Are all computable numbers constructable after a countable number of steps? While looking at another question on this site about constructable numbers I started wondering.  If you can take a countable number of steps (possibly infinite) can you draw an interval of a length corresponding to a computable number?
More strictly if I have a unit interval, a straight edge, a compass, a finite list of instructions (which can include instructions to repeat sequences of the instructions until an event occurs, instructions to draw lines using my tools and instructions on labeling points) and the ability to carry out a countably infinite number of actions in a finite time.  Can I construct a interval that corresponds to a given computable number?
 A: If you can take an infinite number of steps you construct a non-constructible length?
No. If you take infinitely many steps, you never finish drawing and hence you cannot draw what you want.
However, you might want to ask whether you can draw successive approximations that get arbitrarily close to the desired drawing (such as a segment with its length being a certain value relative to a given unit segment). In that case...

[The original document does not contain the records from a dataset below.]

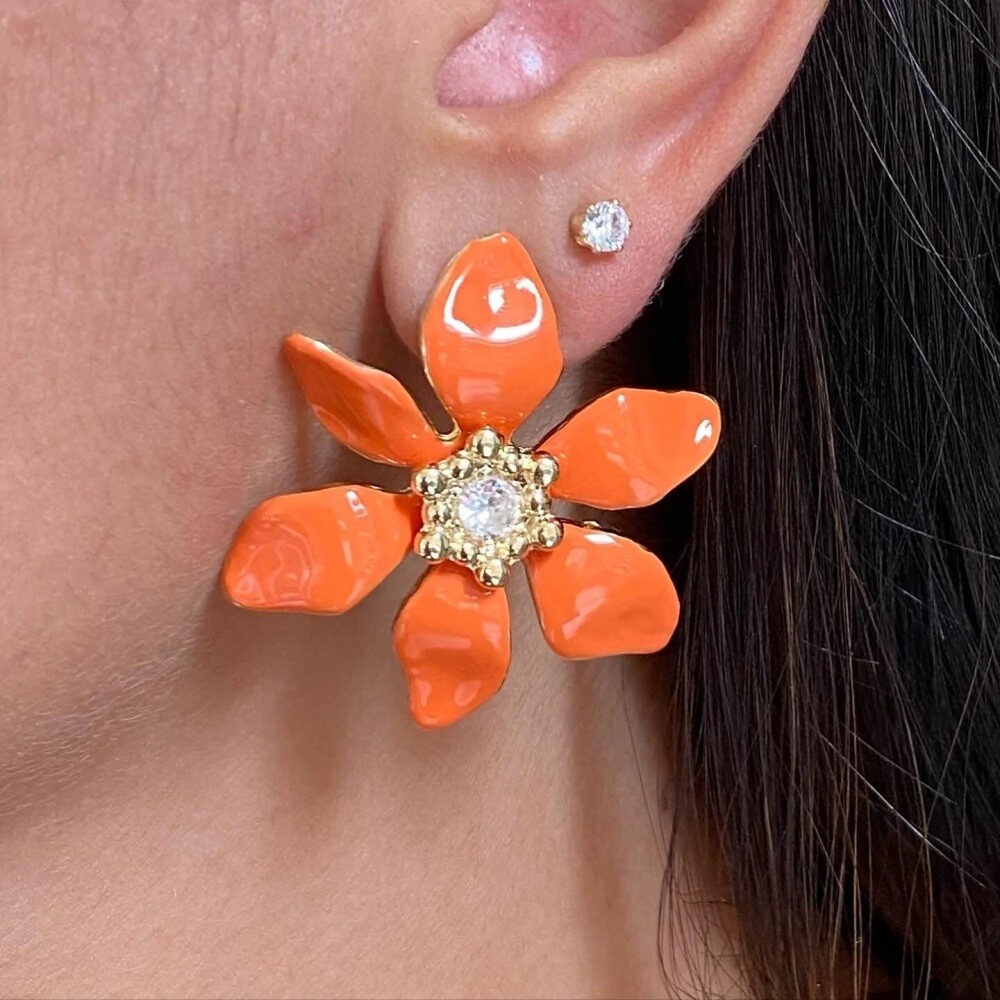 Laranja no Ano Novo: Desvende os Significados e Atraia Boas Energias em 2026; Réveillon 2026: Por Que o Laranja é a Cor da Vitalidade e Prosperidade?; Guia Completo: Como Usar a Cor Laranja para um Ano Novo Repleto de Sucesso; Laranja e Vermelho: As Cores de Destaque para o Réveillon 2026 Segundo Especialistas; Além do Dourado: O Poder do Laranja para Atrair Riqueza e Inovação no Ano Novo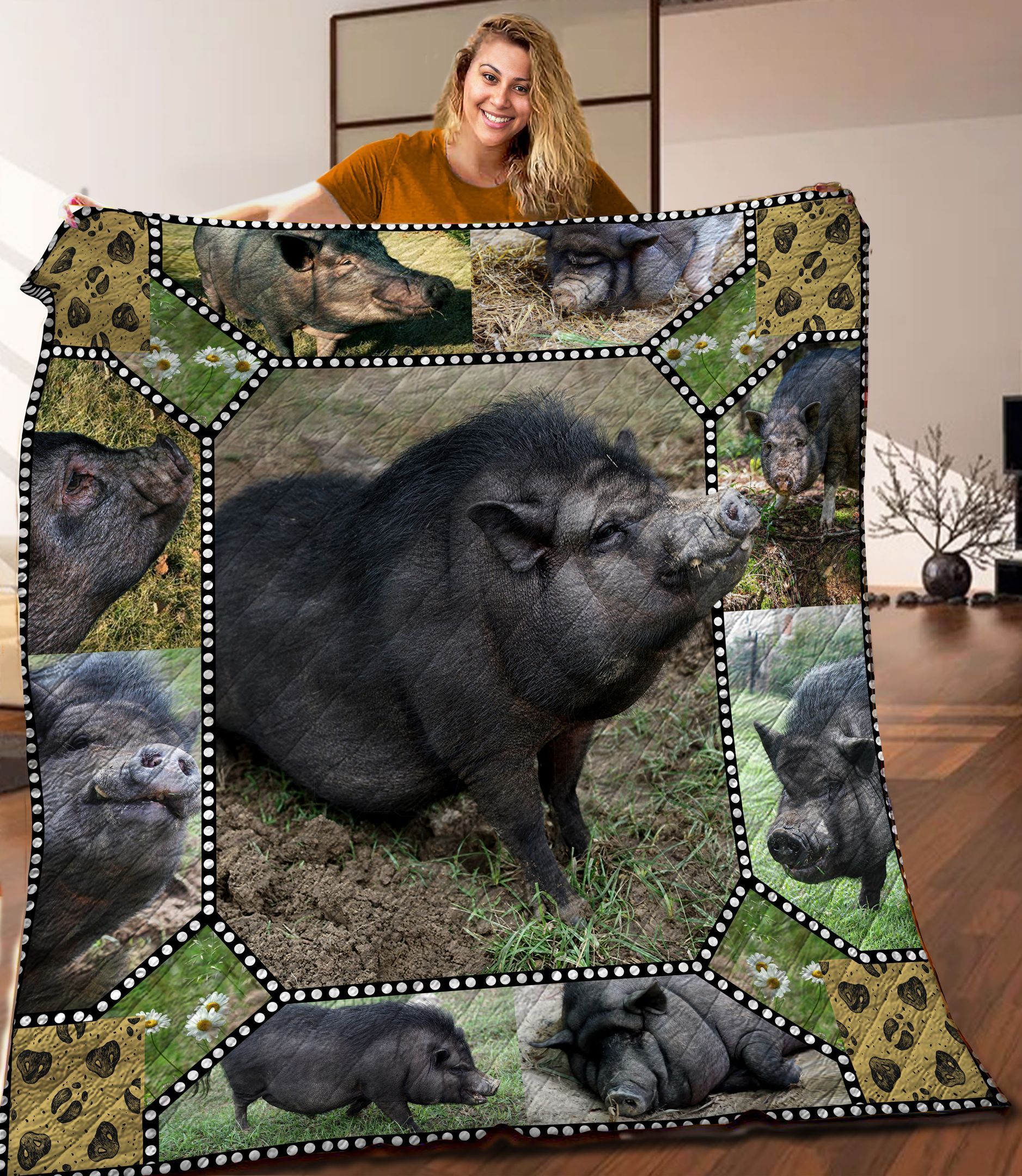 Pig Quilt Blanket C9B050327TY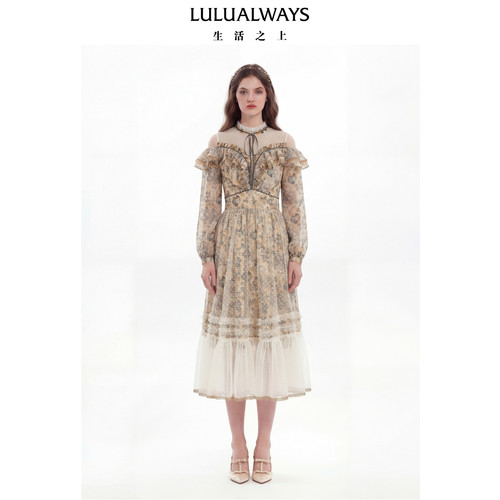 LULUALWAYS我爱露露26春季新款复古田园风荷叶边露肩网纱连衣裙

It depends. If you just ask for the existence of a sequence of successive approximations, then...
Yes even for non-computable numbers. Any real number has such a sequence because every real number is the limit of some sequence of rational numbers, and all rational numbers are constructible (by compass and straightedge).
But if you ask for the existence of a computable sequence of approximations then...
Yes only for computable numbers. Every computable number is by definition produced digit by digit by a procedure, and every time you get a new digit you can construct the corresponding approximation that is accurate to that digit. It can certainly be done because the approximations are all rational. Conversely, if you have a computable sequence of approximations that converge to a length, then clearly the limit is computable.
A: You can certainly define a (possibly infinite) sequence of segments whose total length has as its limit any computable number.  You can compute the binary expansion of the number.  The integer part is easy, just add up the proper number of $1$'s.  Then add on $\frac 1{2^n}$ if the $n^{\text{th}}$ bit of the expansion is $1$.  This will give you the correct limit.